Teresita (2)
Volver a verla le produjo una punzante sensación de deseo...
El primer domingo de mes, después de la misa de 8 salió doña Pura de la Iglesia flanqueada de su sobrina, orgullosa y satisfecha de los murmullos de admiración que el paso de la muchacha despertaba entre los asistentes.
Había hecho un buen trabajo. Había empleado un Potosí en la educación de esa ignorante muchachita, y ahora estaba convertida en una belleza que, de casarse con el hijo de alguno de los hacendados más ricos, convertiría su propia hacienda en una de las más ricas de la región.
Pero ¿cómo no iba a llamar la atención? Sus ropas campesinas habían sido sustituidas por las que usaban las señoritas de sociedad de entonces. En su cabeza, cubierta por una preciosa mantilla que enmarcaba el óvalo de su rostro, su cabello estaba ahora peinado en un moño, a diferencia de las trenzas que usara antes, y su cuerpo ahora, francamente voluptuoso, se movía en armónico vaivén a cada paso de sus pies calzados con unas pequeñas botas blancas, cuya punta apenas alcanzaba a verse bajo el ruedo de la falda.
La elegancia de su porte y la dulzura de sus maneras le daban un aire como de cervatilla, que causaba que las miradas masculinas se posaran en ella, llenas de admiración y de sorpresa.
Entre todas esas miradas hubo una, en la cual además brilló el recuerdo de un instante que no había olvidado jamás.
Era Chimino, ahora de figura gallarda y con la piel curtida por el sol y el trabajo duro. Sus ojos conocedores observaron con detalle a la muchacha, y pudo darse cuenta enseguida del cambio en el tamaño del busto, la línea generosa de la cadera, y las redondas nalgas. Observó la línea de la falda al seguir el cuerpo, y le bastó para saber que bajo ella las piernas de Teresa eran tan llenas y duras como las recordaba.

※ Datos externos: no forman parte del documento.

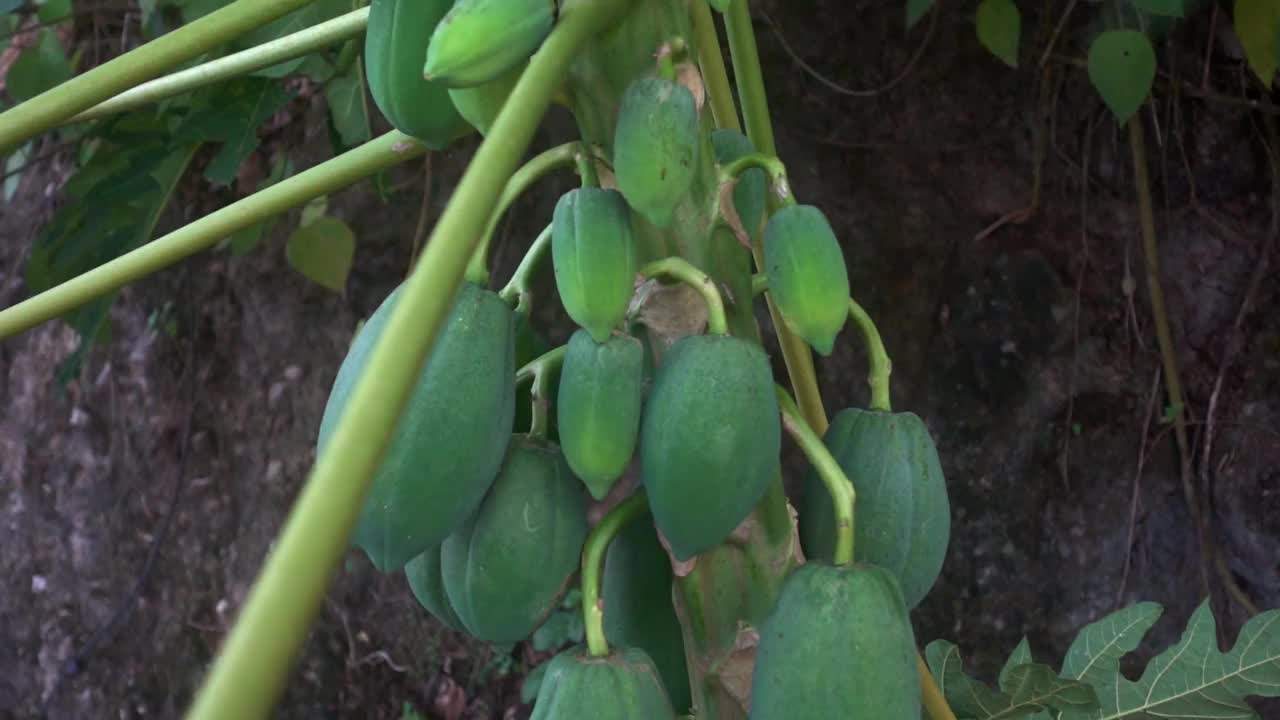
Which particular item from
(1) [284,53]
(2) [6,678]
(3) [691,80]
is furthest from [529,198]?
(2) [6,678]

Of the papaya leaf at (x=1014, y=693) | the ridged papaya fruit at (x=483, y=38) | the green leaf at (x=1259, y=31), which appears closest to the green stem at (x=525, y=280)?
the ridged papaya fruit at (x=483, y=38)

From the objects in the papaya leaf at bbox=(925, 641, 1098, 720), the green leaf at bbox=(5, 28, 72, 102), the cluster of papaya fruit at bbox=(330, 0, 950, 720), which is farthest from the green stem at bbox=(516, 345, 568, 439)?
the green leaf at bbox=(5, 28, 72, 102)

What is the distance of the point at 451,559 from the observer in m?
0.65

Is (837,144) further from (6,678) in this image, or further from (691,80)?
(6,678)

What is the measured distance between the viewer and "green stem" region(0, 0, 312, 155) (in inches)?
23.8

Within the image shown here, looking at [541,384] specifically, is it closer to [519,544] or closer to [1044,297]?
[519,544]

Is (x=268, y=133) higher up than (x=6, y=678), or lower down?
higher up

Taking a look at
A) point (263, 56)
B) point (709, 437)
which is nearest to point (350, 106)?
point (263, 56)

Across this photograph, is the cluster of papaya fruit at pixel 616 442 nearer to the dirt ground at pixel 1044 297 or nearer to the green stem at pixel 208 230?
the green stem at pixel 208 230

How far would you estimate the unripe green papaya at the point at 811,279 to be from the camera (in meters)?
0.63

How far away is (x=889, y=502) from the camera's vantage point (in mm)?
663

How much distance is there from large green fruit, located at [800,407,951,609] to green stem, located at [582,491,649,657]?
0.11 metres

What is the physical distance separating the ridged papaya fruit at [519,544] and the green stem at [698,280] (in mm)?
116

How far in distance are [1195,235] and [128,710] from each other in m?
2.44
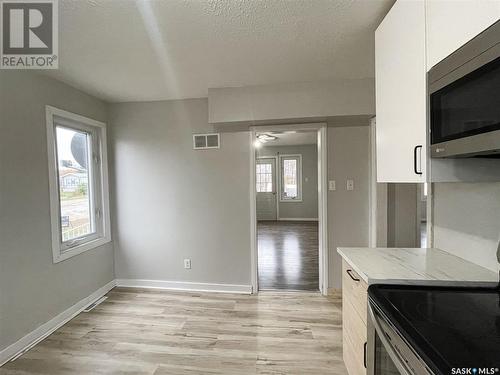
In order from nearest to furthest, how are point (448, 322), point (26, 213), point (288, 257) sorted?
1. point (448, 322)
2. point (26, 213)
3. point (288, 257)

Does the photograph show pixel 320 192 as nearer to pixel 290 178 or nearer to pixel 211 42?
pixel 211 42

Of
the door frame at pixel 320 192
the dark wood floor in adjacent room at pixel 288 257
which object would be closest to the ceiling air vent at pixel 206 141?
the door frame at pixel 320 192

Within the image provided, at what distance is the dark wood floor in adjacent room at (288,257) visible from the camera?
3443 millimetres

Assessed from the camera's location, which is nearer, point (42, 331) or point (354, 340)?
point (354, 340)

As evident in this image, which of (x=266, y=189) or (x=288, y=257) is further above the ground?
(x=266, y=189)

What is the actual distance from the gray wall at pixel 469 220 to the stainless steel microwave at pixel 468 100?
50 cm

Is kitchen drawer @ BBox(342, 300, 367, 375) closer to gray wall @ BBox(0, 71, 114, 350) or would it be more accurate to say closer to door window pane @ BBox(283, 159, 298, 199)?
gray wall @ BBox(0, 71, 114, 350)

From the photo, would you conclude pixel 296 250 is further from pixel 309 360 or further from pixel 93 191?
pixel 93 191

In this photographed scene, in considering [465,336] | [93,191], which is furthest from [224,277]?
[465,336]

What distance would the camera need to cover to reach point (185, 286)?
10.7 feet

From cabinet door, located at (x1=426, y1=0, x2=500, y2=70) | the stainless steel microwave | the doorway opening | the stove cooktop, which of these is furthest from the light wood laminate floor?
cabinet door, located at (x1=426, y1=0, x2=500, y2=70)

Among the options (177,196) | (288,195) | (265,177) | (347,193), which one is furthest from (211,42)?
(288,195)

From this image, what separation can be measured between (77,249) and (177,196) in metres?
1.20

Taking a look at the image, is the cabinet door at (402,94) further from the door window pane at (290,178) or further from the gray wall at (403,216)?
the door window pane at (290,178)
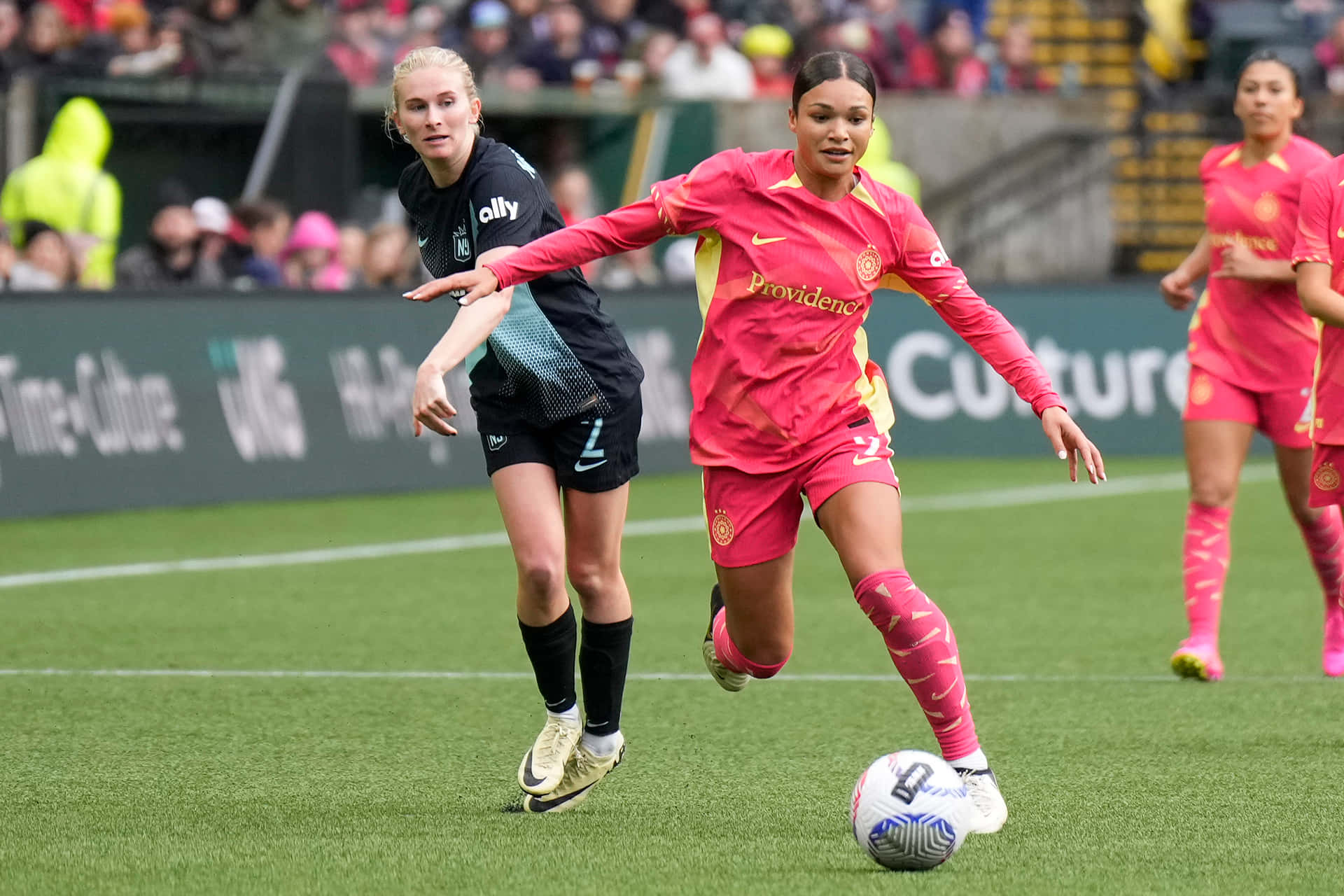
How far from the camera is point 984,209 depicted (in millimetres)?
22062

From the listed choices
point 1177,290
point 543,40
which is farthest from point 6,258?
point 1177,290

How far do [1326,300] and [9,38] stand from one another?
12.6m

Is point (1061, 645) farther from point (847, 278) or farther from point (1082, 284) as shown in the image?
point (1082, 284)

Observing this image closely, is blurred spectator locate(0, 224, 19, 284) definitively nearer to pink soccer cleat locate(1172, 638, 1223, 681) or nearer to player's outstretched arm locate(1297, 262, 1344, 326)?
pink soccer cleat locate(1172, 638, 1223, 681)

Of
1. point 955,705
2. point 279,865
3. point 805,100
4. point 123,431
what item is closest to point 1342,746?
point 955,705

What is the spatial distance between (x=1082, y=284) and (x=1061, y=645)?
904cm

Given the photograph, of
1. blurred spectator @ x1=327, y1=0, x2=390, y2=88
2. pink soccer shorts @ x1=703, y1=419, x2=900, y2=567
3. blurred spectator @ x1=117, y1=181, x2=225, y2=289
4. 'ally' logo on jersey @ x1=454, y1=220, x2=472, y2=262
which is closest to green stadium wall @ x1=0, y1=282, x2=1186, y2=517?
blurred spectator @ x1=117, y1=181, x2=225, y2=289

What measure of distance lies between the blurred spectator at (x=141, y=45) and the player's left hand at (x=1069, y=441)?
39.3 ft

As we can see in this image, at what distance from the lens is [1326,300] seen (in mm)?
6598

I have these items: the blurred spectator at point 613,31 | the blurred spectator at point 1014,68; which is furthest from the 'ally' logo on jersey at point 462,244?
the blurred spectator at point 1014,68

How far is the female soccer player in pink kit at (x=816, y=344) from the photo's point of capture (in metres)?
5.56

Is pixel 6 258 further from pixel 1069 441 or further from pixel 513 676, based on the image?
pixel 1069 441

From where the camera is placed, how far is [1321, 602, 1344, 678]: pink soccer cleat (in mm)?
8406

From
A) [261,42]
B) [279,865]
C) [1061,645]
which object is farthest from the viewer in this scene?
[261,42]
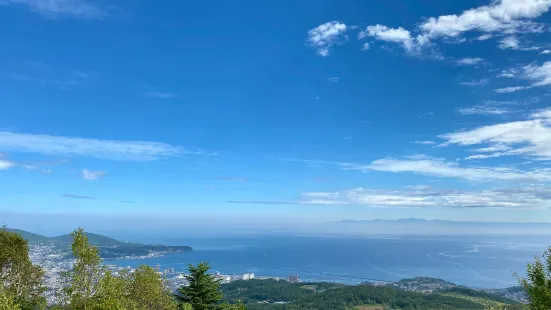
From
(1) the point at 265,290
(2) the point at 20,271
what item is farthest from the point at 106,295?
(1) the point at 265,290

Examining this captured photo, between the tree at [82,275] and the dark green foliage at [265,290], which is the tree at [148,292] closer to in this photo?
the tree at [82,275]

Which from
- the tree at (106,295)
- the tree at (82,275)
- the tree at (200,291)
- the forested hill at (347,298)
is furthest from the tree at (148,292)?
the forested hill at (347,298)

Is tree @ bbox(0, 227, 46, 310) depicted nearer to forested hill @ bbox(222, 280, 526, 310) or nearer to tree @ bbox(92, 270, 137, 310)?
tree @ bbox(92, 270, 137, 310)

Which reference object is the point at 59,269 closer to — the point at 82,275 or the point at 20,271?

Después de recorrerla con esa mirada rápida pero escrutadora, disimuló el punzante deseo que se le había despertado poniendo su sombrero delante de su vientre, al sentir la mano de su madre posarse en su brazo. Mientras caballerosamente acompañaba a su madre a su carretela, alcanzó a voltear un par de veces furtivamente para observar a Teresa nuevamente.
Había cambiado, ¿eh? Para él, que conocía a detalle ese cuerpo mórbido, sólo se había modificado, y bajo las finas ropas, aún podía percibir la suavidad y el olor del cuerpo de la muchacha.
¡Cuántas veces en aquellos años, estando lejos, recordó ese instante!
Tuvo a españolas y moriscas, a pasiegas y gitanas. A sus besos muchas bocas se entreabrieron invitantes. Mil veces, en el paroxismo de su placer, sus manos se enredaron en cabelleras negras, rubias o castañas, disfrutando de los deleites carnales hasta hartarse.
Y sin embargo, de vez en cuando, solía comparar esas entregas voluntarias y vehementes a ese rato de placer robado, a la carne mancillada a fuerza, al rendido abandono del cuerpo desmayado; a su carne inerme, desamparada ante la violencia de su pasión y su furiosa embestida.
Apenas pudo disimular una sonrisa cuando su padre, don Juan, al alcanzarlos les comentó de la recepción de bienvenida a la muchacha. Iría. Claro que iría.